For the study of direct prediction of the three-dimensional structure of proteins from sequences, there are two main categories of methods: one is template-based modeling (template-based) and one is non-template direct de novo prediction (ab initio modeling). De novo prediction is becoming increasingly important as template-based modeling approaches are limited by the number and quality of structural templates available in protein structure databases. Although these methods have achieved some success in protein structure prediction, these methods have limited applicability and still do not allow high throughput accurate structure prediction of most proteins.
Protein structure prediction not only helps to enhance human cognition for protein folding mechanisms. Furthermore, structural prediction is of fundamental significance for new protein design-to design a new protein with a particular function/structure, structural prediction is undoubtedly a tool to shorten the design process. Therefore, more effective methods are urgently needed to fill the shortages of the traditional protein structure prediction means.

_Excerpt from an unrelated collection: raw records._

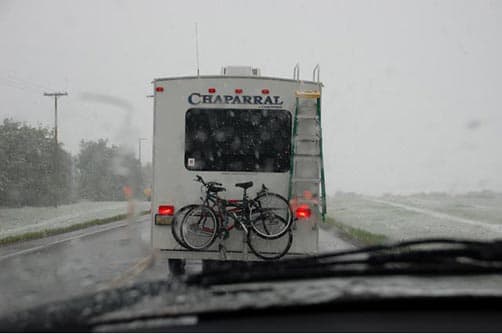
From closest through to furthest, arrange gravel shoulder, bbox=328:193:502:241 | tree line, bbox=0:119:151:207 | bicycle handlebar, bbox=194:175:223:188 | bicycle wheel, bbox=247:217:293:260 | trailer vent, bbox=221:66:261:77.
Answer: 1. bicycle handlebar, bbox=194:175:223:188
2. bicycle wheel, bbox=247:217:293:260
3. trailer vent, bbox=221:66:261:77
4. gravel shoulder, bbox=328:193:502:241
5. tree line, bbox=0:119:151:207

In recent two years, the methods of de novo prediction have achieved unprecedented improvements in predicting the tertiary structure of proteins by the latest Deep Learning (Deep Learning) technique. The prediction of protein structure based on deep learning is mainly to reconstruct the structure by predicting two key attributes of distance and angle between amino acids in the protein structure.

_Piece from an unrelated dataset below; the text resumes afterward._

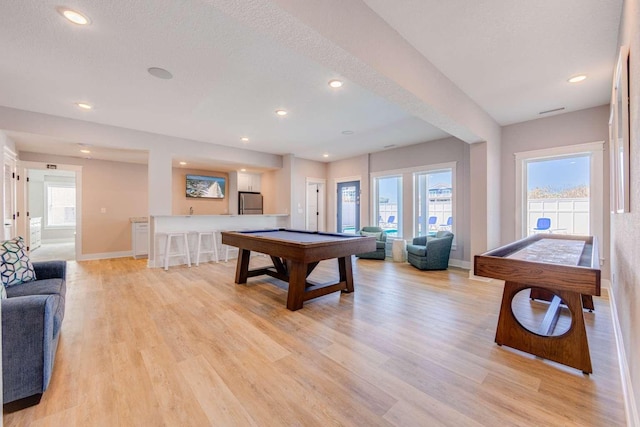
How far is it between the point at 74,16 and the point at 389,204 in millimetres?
6062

(1) Distance: the distance here is the Euclidean geometric distance D (i, j) between any two amino acid residues i and j in the amino acid sequence of the protein, and in general, it is used
Figure BDA0003101410450000021
(angstroms) as a distance unit.
(2) Angle: the Angle herein refers to the geometric Angle between the backbone atoms after one amino acid residue in the protein backbone (Back Bone) is bonded to another amino acid residue, and is specifically expressed as the Torsion Angle between C-Alpha and N, C atoms (Torsion Angle), and is generally referred to as the (phi ) Angle.
The current protein three-dimensional structure prediction based on deep learning mainly comprises three steps: 1. constructing input of a neural network according to the amino acid sequence of the protein; 2. extracting structural information from the constructed input features through a deep neural network, and predicting the distance/torsion angle between amino acid residues; 3. the reconstruction of the three-dimensional structure of the protein is carried out by a gradient descent method.

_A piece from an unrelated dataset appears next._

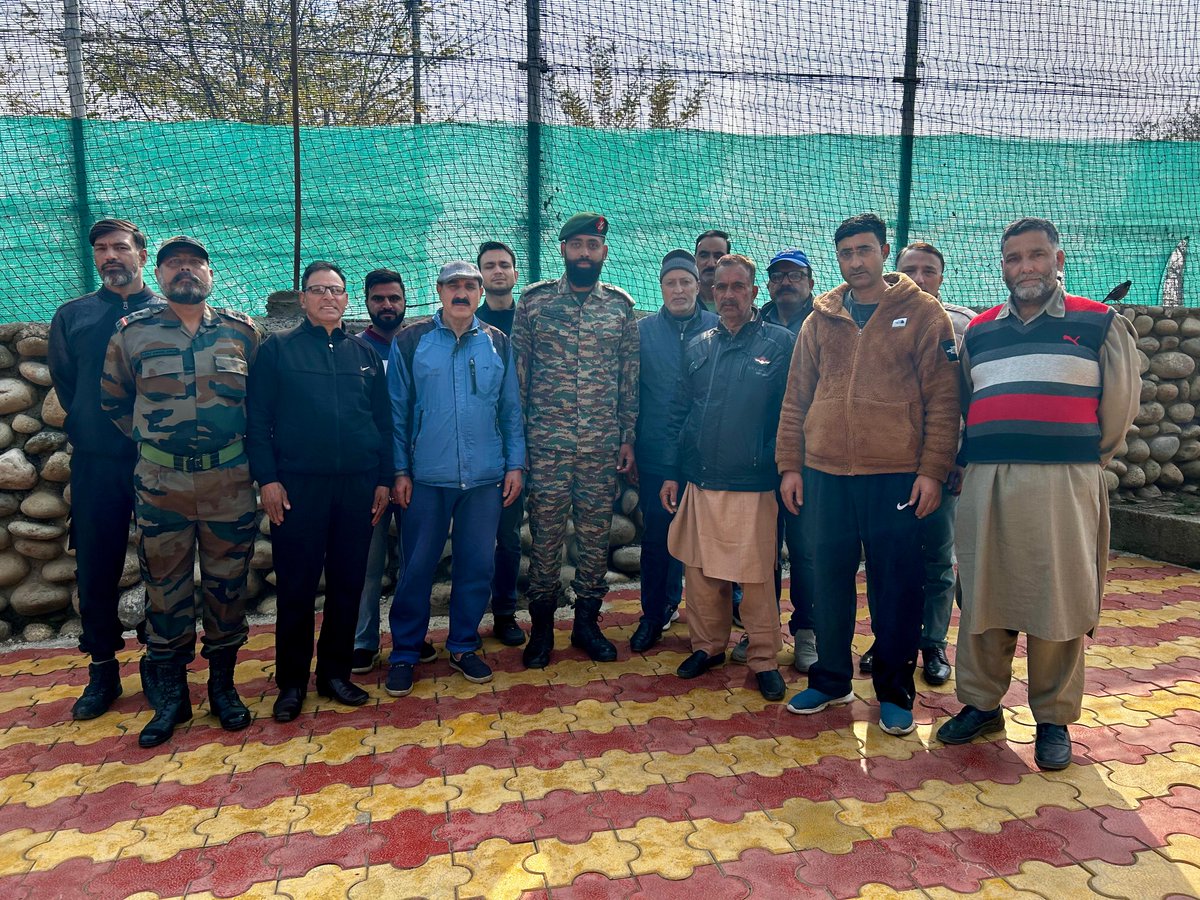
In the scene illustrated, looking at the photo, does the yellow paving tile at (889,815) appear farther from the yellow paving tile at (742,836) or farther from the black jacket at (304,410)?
the black jacket at (304,410)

Three defects exist in the process, so that the prediction result is very universal and difficult to achieve the accuracy of actual use. The first drawback is: the Resnet network structure is limited by the number of channels, and the local interaction relationship in the amino acid sequence is emphasized too much to extract the global structure information effectively enough. The second drawback is: the input of the neural network is an artificially designed feature, and the capability of the neural network for extracting information and distinguishing useless/wrong information is greatly limited. The third drawback is: the input of current neural networks relies entirely on co-evolutionary information derived from amino acid sequences, ignoring potential templates (templates) with rich information. These three defects cause the accuracy of prediction of the three-dimensional structures of the two proteins to be greatly affected.
Disclosure of Invention
Aiming at the defects in the prior art, the invention aims to provide a method and a system for predicting a three-dimensional protein structure by double-layer mutual reinforcement.
The invention provides a method for predicting a three-dimensional structure of a protein by double-layer mutual reinforcement, which comprises the following steps:
a data input step: acquiring a multi-sequence array matrix and a protein template containing protein co-evolution information, respectively converting the multi-sequence array matrix and the protein template into embedded vectors, and inputting the embedded vectors into a multi-head neural network based on an attention mechanism;
the extraction step comprises: the attention-based multi-head neural network extracts the interaction relation of each pair of amino acid sequences in the protein in a mode of respectively performing sequence side and residue side and updating each other;
an output step: after the sequence edge and the residue edge are updated mutually, one head of the multi-head neural network outputs the probability distribution of the distance between each pair of amino acid residues, and the other head outputs the angle probability distribution of the torsion angle of each amino acid residue;
a prediction step: and obtaining a three-dimensional structure of the most consistent predicted distance/angle as a prediction result by a gradient descent method according to the output probability distribution of the distance between each pair of amino acid residues and the output angle probability distribution of the torsion angle of each amino acid residue.
Preferably, the multi-sequence permutation matrix containing protein coevolution information comprises: in consideration of evolutionary events such as mutation, insertion, deletion, recombination, etc., a plurality of amino acid sequences are aligned and compared column by column to construct a data set similar to the predicted protein sequence in the database.
Preferably, the protein template comprises: known structural proteins in the protein structure database that are similar to the target protein.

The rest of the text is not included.